_TASK OBJECTIVE_
Copy the text of the records below, swapping "Photo" for "Image" wherever it appears and leaving everything else unchanged. Leave out the pictures.

_RECORDS_
· · ·

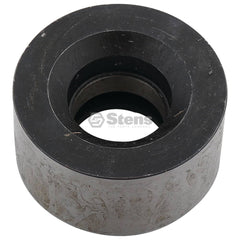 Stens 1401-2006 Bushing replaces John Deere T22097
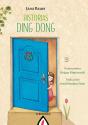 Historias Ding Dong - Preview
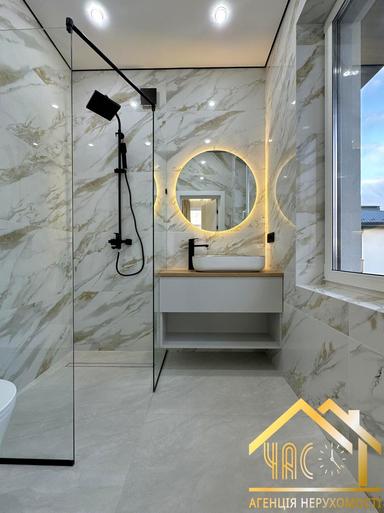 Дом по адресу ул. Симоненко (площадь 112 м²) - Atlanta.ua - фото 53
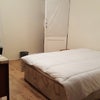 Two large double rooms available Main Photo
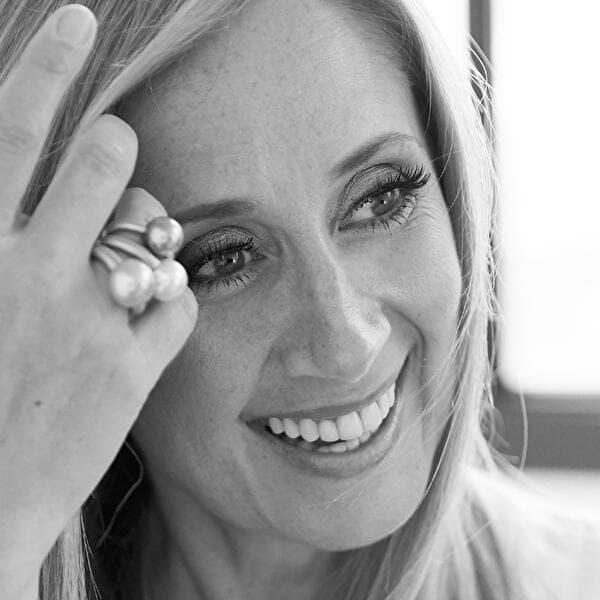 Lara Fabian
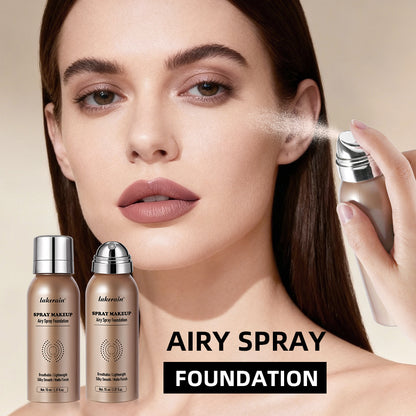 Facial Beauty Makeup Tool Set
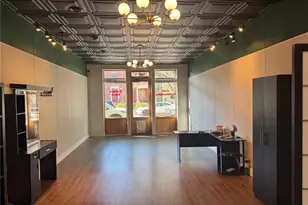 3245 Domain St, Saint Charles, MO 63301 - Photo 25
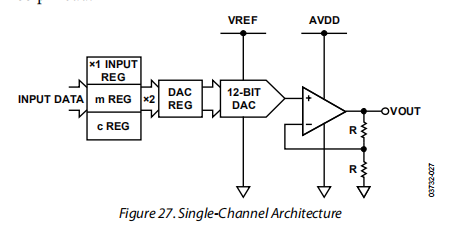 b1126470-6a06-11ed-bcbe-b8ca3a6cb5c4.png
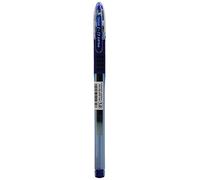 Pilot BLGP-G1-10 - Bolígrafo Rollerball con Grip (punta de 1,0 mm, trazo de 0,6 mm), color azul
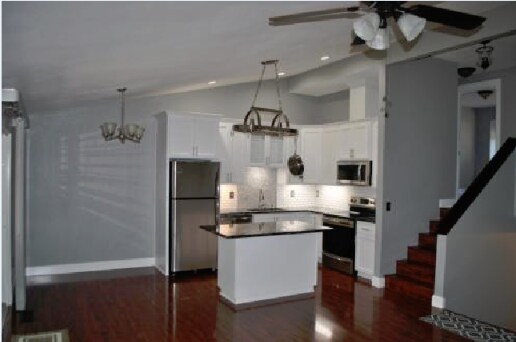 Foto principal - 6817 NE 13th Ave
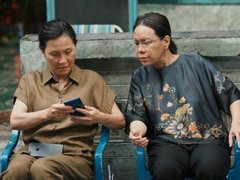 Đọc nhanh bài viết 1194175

· · ·

_OUTPUT BELOW_
 Stens 1401-2006 Bushing replaces John Deere T22097
 Historias Ding Dong - Preview
 Дом по адресу ул. Симоненко (площадь 112 м²) - Atlanta.ua - фото 53
 Two large double rooms available Main Image
 Lara Fabian
 Facial Beauty Makeup Tool Set
 3245 Domain St, Saint Charles, MO 63301 - Image 25
 b1126470-6a06-11ed-bcbe-b8ca3a6cb5c4.png
 Pilot BLGP-G1-10 - Bolígrafo Rollerball con Grip (punta de 1,0 mm, trazo de 0,6 mm), color azul
 Foto principal - 6817 NE 13th Ave
 Đọc nhanh bài viết 1194175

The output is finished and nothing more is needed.